De Leon, a proud product of Mapua University (Philippines), designed the Make-roscope with the objective of making microbiology more accessible for students and teachers. He said, “Usually, in a school laboratory, a microscope is shared by around ten students. With Make-roscope, it’s possible to have one for each student.”

Initially, de Leon aimed to support Filipino students in their science, technology, engineering, and mathematics education. However, he has since broadened his vision to take Philippine innovation to a global scale. “Because of the James Dyson Award, we will expand our goal of reaching not just Filipino students but every student in the world … and we will have more researchers, scientists, engineers, innovators and especially change-makers,” de Leon stated.

The Make-roscope has already supported over 3,000 Filipino students and teachers, according to Dyson. Another noteworthy invention in contention was an AI-Assisted Fes Device, designed by a group of students from the University of San Carlos in Cebu City.
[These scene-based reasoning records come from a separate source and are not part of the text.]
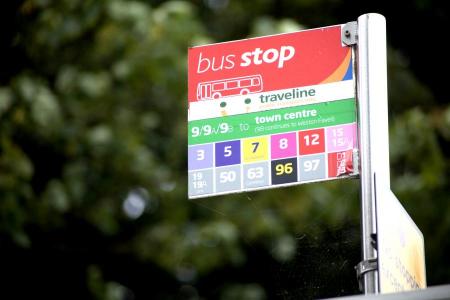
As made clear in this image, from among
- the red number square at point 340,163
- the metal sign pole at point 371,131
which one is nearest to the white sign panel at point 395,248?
A: the metal sign pole at point 371,131

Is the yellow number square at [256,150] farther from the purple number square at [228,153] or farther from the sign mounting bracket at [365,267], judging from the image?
the sign mounting bracket at [365,267]

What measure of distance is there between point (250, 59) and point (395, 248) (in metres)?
0.87

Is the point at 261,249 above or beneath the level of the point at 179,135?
beneath

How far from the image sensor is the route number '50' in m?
4.12

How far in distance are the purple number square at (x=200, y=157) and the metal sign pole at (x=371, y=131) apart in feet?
1.66

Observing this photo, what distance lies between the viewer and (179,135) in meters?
9.57

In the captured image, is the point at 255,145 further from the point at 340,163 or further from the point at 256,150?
the point at 340,163

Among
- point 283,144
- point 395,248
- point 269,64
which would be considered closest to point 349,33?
point 269,64

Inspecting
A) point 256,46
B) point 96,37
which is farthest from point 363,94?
point 96,37

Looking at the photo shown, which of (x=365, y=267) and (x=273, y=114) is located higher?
(x=273, y=114)

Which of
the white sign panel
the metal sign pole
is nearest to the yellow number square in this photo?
the metal sign pole

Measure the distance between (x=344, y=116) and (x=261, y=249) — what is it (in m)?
4.16

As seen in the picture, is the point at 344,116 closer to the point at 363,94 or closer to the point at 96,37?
the point at 363,94

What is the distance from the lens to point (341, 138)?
4070mm
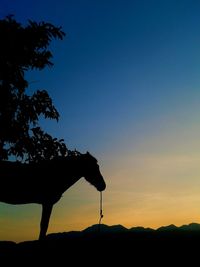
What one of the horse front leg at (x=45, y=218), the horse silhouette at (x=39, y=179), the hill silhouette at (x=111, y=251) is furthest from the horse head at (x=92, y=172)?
the hill silhouette at (x=111, y=251)

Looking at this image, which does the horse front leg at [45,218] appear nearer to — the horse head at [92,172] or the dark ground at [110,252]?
the dark ground at [110,252]

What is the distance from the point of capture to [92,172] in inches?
637

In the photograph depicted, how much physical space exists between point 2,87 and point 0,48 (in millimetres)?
2031

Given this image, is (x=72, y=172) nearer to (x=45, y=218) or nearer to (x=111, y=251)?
(x=45, y=218)

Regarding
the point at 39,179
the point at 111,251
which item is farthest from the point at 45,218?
the point at 111,251

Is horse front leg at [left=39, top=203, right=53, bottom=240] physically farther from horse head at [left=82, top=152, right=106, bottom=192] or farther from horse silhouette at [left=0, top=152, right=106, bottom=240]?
horse head at [left=82, top=152, right=106, bottom=192]

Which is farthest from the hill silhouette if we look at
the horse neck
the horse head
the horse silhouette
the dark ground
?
the horse head

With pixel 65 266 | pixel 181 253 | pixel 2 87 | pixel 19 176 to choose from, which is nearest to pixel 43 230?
pixel 19 176

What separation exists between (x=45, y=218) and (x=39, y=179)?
1.80 metres

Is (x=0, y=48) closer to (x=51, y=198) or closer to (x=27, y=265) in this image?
(x=51, y=198)

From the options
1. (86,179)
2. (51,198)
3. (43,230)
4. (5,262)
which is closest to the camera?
(5,262)

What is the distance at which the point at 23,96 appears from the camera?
20250 mm

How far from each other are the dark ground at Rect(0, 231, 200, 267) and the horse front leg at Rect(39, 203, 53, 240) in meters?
0.62

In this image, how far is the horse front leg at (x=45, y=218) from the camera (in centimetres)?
1370
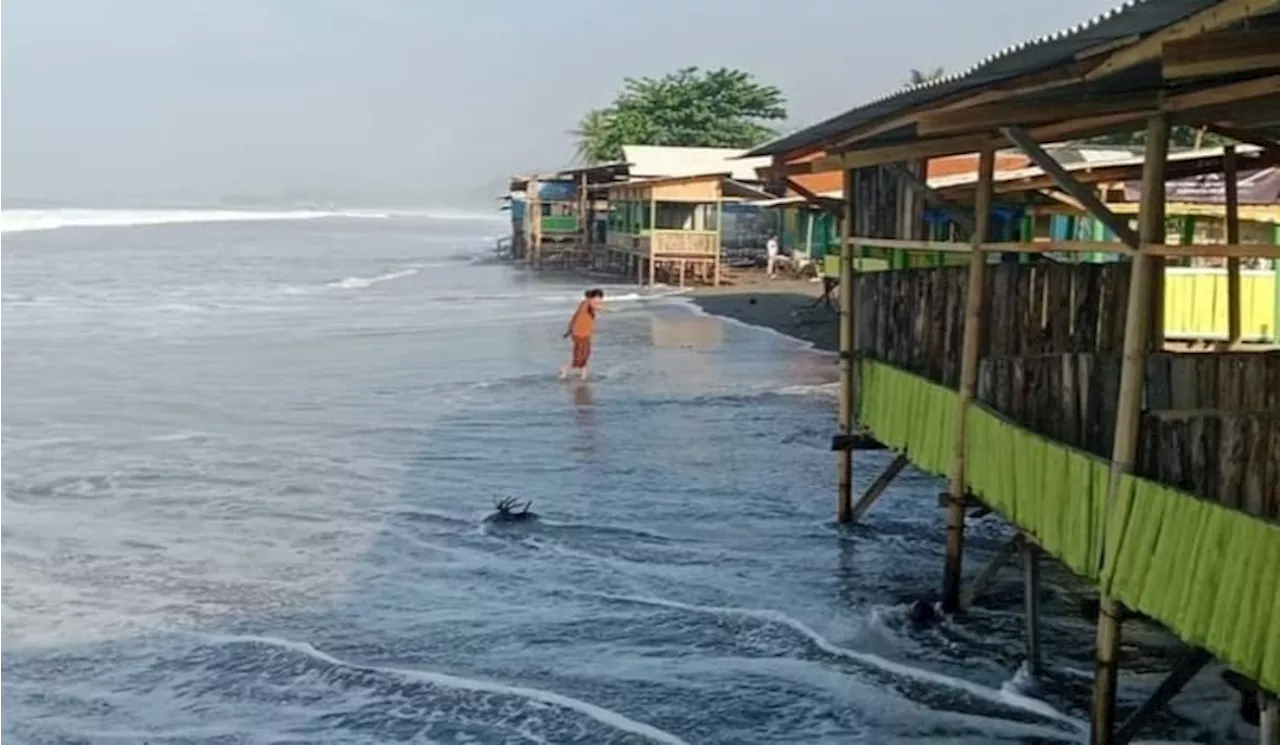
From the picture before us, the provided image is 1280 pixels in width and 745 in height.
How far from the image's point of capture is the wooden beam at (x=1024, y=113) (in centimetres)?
667

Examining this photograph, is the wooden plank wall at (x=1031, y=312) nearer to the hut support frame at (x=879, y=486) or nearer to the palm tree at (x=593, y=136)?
the hut support frame at (x=879, y=486)

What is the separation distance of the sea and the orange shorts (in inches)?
17.7

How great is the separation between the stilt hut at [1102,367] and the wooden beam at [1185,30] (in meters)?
0.01

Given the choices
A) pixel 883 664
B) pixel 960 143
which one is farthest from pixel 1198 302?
pixel 883 664

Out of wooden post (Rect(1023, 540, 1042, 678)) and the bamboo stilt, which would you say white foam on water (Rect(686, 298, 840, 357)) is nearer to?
wooden post (Rect(1023, 540, 1042, 678))

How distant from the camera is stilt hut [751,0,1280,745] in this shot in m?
5.40

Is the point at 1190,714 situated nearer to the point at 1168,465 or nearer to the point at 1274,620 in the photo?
the point at 1168,465

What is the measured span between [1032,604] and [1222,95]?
11.4 ft

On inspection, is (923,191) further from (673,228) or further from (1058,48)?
(673,228)

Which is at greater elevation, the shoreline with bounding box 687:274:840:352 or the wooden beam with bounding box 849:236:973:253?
the wooden beam with bounding box 849:236:973:253

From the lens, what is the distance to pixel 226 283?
47.2 metres

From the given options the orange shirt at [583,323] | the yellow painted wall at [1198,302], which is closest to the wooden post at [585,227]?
the orange shirt at [583,323]

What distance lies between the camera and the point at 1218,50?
4.82m

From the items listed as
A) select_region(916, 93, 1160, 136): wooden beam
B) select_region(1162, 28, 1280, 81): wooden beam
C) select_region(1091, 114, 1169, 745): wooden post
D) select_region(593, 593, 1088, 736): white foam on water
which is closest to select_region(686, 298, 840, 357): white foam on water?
select_region(593, 593, 1088, 736): white foam on water
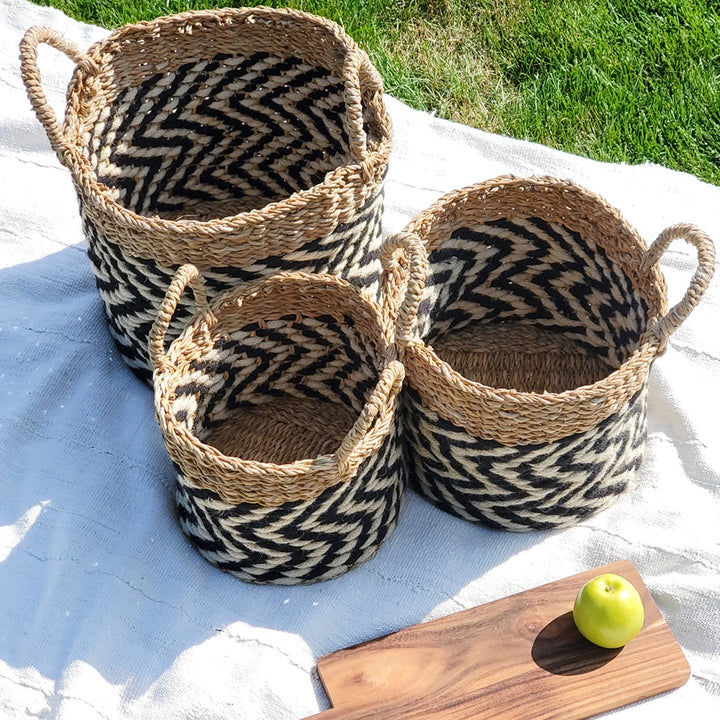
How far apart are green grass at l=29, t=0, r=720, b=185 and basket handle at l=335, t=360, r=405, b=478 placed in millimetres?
931

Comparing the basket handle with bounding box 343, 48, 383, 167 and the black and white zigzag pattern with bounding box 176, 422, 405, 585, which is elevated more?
the basket handle with bounding box 343, 48, 383, 167

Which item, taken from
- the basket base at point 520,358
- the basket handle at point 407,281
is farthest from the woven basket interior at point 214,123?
the basket base at point 520,358

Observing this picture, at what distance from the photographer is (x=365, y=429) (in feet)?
3.89

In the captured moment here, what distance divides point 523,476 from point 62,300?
78 centimetres

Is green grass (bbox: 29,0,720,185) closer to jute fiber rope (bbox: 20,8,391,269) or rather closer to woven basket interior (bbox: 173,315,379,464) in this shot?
jute fiber rope (bbox: 20,8,391,269)

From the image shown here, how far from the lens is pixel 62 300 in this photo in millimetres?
1650

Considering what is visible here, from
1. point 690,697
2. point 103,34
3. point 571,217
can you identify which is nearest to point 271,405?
point 571,217

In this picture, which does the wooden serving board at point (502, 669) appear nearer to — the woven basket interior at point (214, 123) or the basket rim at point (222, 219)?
the basket rim at point (222, 219)

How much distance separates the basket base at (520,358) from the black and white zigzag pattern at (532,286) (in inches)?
0.5

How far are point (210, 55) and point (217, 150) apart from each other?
6.2 inches

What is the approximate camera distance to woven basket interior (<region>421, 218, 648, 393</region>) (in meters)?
1.48

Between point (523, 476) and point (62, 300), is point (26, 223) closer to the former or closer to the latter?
point (62, 300)

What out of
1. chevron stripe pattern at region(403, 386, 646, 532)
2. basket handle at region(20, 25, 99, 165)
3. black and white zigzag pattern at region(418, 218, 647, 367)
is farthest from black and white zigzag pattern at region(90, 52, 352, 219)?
chevron stripe pattern at region(403, 386, 646, 532)

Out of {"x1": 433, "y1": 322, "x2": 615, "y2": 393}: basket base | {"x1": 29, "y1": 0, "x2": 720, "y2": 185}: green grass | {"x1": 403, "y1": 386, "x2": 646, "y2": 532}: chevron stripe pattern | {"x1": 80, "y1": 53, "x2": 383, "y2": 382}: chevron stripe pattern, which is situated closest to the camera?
{"x1": 403, "y1": 386, "x2": 646, "y2": 532}: chevron stripe pattern
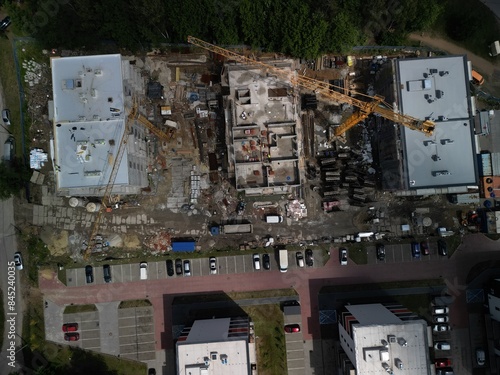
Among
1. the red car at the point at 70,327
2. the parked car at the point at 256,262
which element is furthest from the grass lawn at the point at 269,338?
the red car at the point at 70,327

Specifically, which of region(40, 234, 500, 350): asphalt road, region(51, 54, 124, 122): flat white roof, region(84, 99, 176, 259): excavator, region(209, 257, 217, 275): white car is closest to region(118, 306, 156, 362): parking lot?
region(40, 234, 500, 350): asphalt road

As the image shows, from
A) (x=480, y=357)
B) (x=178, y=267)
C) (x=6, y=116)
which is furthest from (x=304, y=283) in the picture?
(x=6, y=116)

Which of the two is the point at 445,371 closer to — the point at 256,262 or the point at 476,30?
the point at 256,262

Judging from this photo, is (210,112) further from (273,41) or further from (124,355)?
(124,355)

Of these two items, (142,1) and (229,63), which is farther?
(229,63)

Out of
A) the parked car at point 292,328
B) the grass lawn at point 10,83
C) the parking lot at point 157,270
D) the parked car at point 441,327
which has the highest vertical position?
the grass lawn at point 10,83

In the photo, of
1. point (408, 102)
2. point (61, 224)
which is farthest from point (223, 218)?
point (408, 102)

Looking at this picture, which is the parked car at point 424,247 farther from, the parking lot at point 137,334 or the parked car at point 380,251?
the parking lot at point 137,334
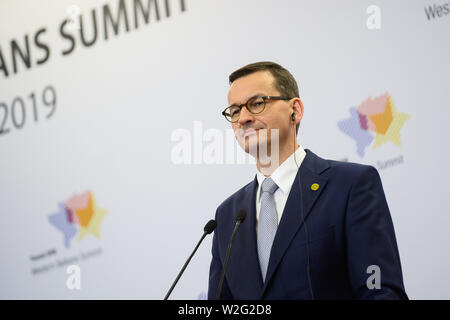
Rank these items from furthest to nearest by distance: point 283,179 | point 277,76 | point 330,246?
point 277,76 < point 283,179 < point 330,246

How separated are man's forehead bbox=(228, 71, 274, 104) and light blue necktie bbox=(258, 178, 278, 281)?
318mm

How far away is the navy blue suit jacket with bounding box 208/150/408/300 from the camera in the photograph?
1599mm

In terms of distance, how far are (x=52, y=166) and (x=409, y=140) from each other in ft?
7.60

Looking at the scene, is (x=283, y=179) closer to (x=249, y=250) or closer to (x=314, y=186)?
(x=314, y=186)

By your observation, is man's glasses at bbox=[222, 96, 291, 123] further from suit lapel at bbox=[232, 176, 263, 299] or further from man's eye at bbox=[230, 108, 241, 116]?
suit lapel at bbox=[232, 176, 263, 299]

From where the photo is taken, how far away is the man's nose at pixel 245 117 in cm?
191

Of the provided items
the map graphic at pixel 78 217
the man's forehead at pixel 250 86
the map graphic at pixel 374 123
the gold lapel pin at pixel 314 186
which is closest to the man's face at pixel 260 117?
the man's forehead at pixel 250 86

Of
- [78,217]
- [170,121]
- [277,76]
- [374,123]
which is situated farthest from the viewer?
[78,217]

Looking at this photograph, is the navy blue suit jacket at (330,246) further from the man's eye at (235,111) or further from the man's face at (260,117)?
the man's eye at (235,111)

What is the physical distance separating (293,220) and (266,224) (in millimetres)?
123

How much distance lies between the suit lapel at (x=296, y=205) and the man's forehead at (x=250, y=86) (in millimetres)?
295

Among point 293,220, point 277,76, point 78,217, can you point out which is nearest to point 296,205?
point 293,220

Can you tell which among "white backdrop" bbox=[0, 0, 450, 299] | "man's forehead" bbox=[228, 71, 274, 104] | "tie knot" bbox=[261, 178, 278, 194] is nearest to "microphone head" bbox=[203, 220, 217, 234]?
"tie knot" bbox=[261, 178, 278, 194]

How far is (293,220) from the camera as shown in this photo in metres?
1.73
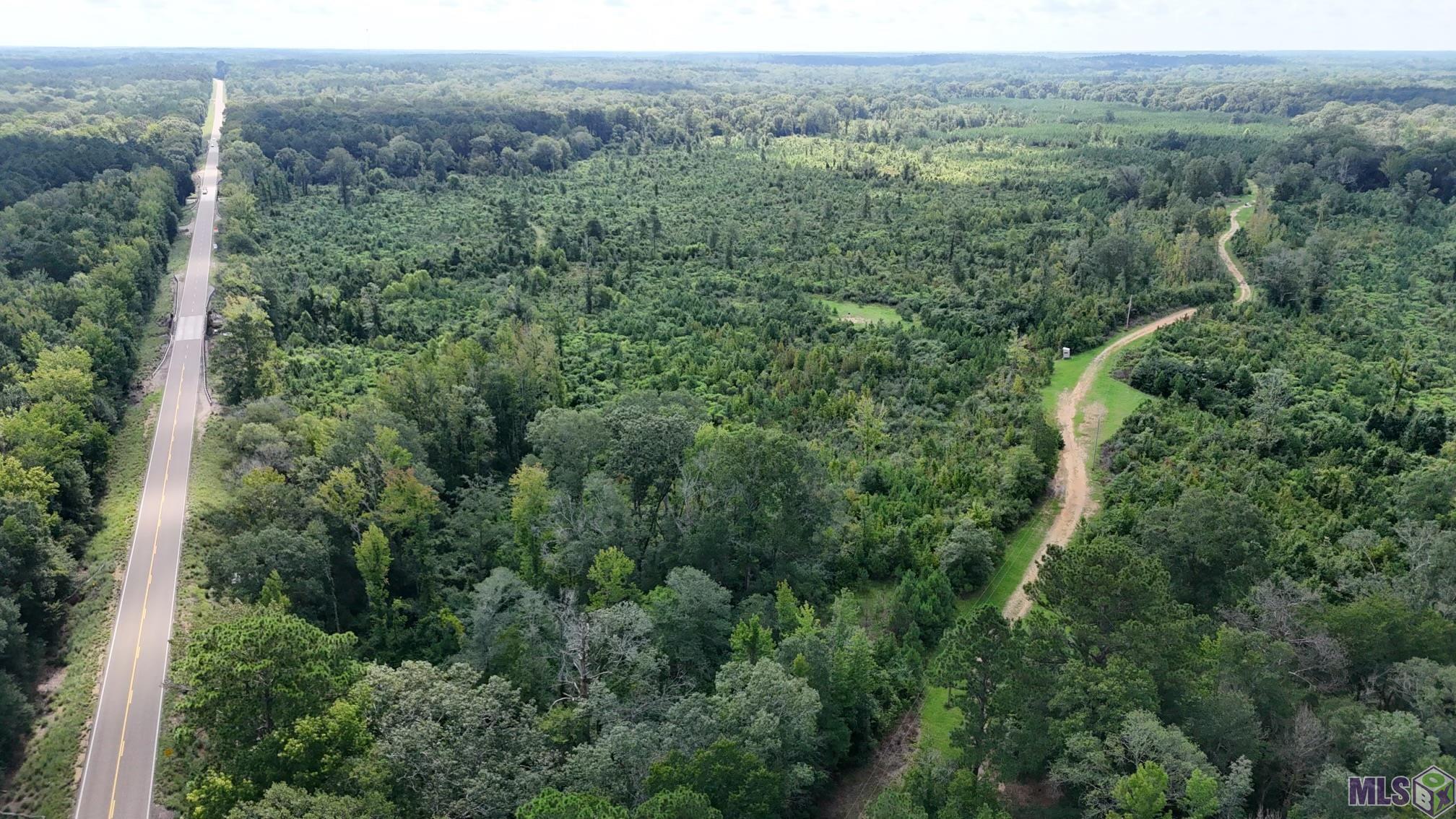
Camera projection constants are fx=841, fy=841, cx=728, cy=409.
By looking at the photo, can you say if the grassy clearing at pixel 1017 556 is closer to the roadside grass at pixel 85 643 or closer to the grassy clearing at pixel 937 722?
the grassy clearing at pixel 937 722

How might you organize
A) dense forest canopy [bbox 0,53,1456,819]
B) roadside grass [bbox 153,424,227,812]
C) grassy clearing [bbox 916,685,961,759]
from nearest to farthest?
dense forest canopy [bbox 0,53,1456,819], roadside grass [bbox 153,424,227,812], grassy clearing [bbox 916,685,961,759]

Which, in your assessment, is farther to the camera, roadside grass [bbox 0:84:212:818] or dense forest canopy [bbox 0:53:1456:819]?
roadside grass [bbox 0:84:212:818]

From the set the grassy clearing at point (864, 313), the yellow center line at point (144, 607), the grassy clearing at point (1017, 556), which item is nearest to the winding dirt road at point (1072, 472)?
the grassy clearing at point (1017, 556)

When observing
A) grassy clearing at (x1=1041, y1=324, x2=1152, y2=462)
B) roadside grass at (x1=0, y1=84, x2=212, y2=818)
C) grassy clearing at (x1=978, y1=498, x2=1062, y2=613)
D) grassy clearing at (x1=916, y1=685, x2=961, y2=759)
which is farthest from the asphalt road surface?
grassy clearing at (x1=1041, y1=324, x2=1152, y2=462)

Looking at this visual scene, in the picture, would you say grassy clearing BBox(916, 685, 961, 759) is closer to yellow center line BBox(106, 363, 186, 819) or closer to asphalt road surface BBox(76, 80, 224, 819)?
asphalt road surface BBox(76, 80, 224, 819)

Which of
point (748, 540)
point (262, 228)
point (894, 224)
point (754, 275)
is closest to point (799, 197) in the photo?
point (894, 224)

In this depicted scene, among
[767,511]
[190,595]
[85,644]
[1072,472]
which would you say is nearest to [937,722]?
[767,511]
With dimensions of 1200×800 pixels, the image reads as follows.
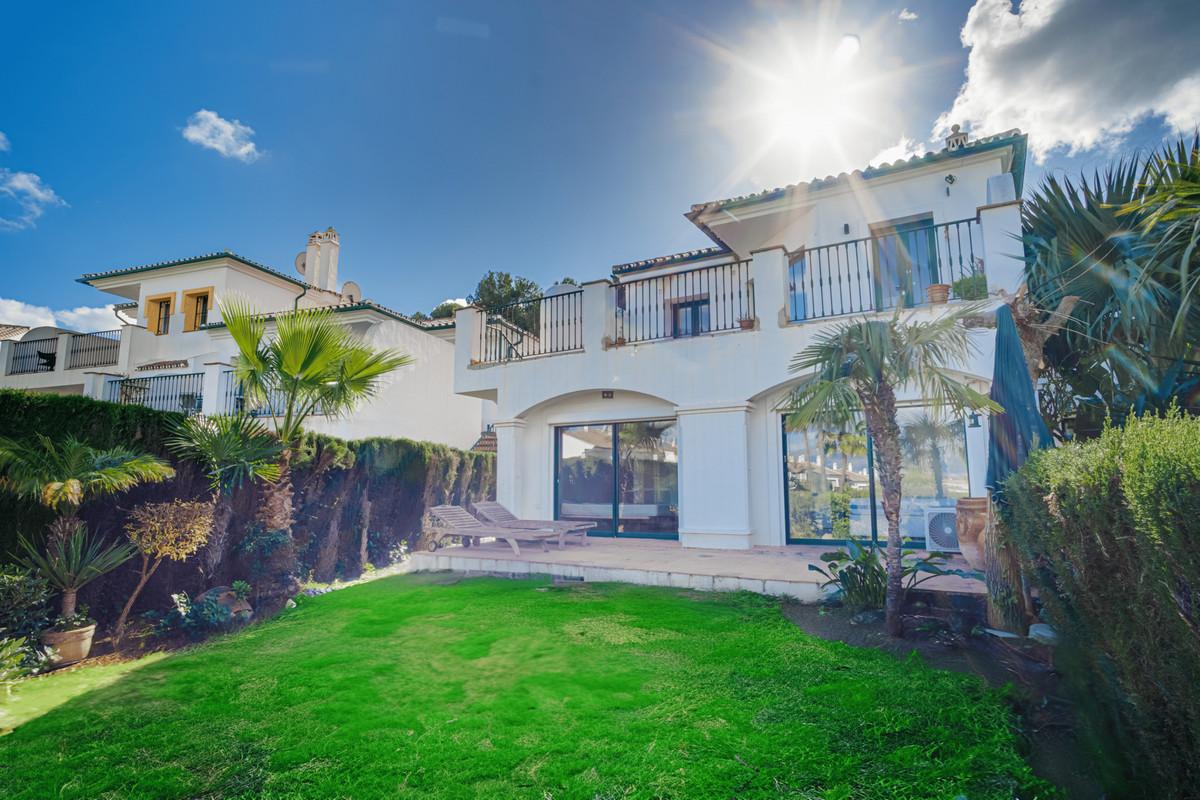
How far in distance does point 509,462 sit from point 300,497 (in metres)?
4.33

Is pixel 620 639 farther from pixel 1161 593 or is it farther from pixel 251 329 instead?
pixel 251 329

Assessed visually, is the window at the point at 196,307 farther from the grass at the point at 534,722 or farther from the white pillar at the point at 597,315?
the grass at the point at 534,722

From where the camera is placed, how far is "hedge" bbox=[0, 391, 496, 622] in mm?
5988

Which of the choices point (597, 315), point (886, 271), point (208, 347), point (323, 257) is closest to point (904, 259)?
point (886, 271)

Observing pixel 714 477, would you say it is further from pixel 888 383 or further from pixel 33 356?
pixel 33 356

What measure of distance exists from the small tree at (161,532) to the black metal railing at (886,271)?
963 centimetres

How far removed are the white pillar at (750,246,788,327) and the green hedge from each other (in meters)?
6.92

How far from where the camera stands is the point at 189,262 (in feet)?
68.4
The device, which is worn from the forearm to the hand, utilises an electrical current to reanimate the muscles of paralyzed fingers.

The team behind this innovative project included Clyde Matthew Condor, Danica Marie Dumalagan, Klyle Alexandre Luchavez and Jun Niel Paquibot, under the guidance of Prof. Luis Gerardo Cañete Jr.

A diabetes-monitoring aid project, ‘Sugar Buddy’, by University of the Philippines Diliman alumna Franchezka Oxales, was also among the national runners-up. The wrist-worn device is designed to assist children with Down syndrome in managing their diabetes through animated steps, LED lights and verbal instructions.

The James Dyson Foundation, an educational charity, runs the competition and has funded more than 300 inventions through the prize money.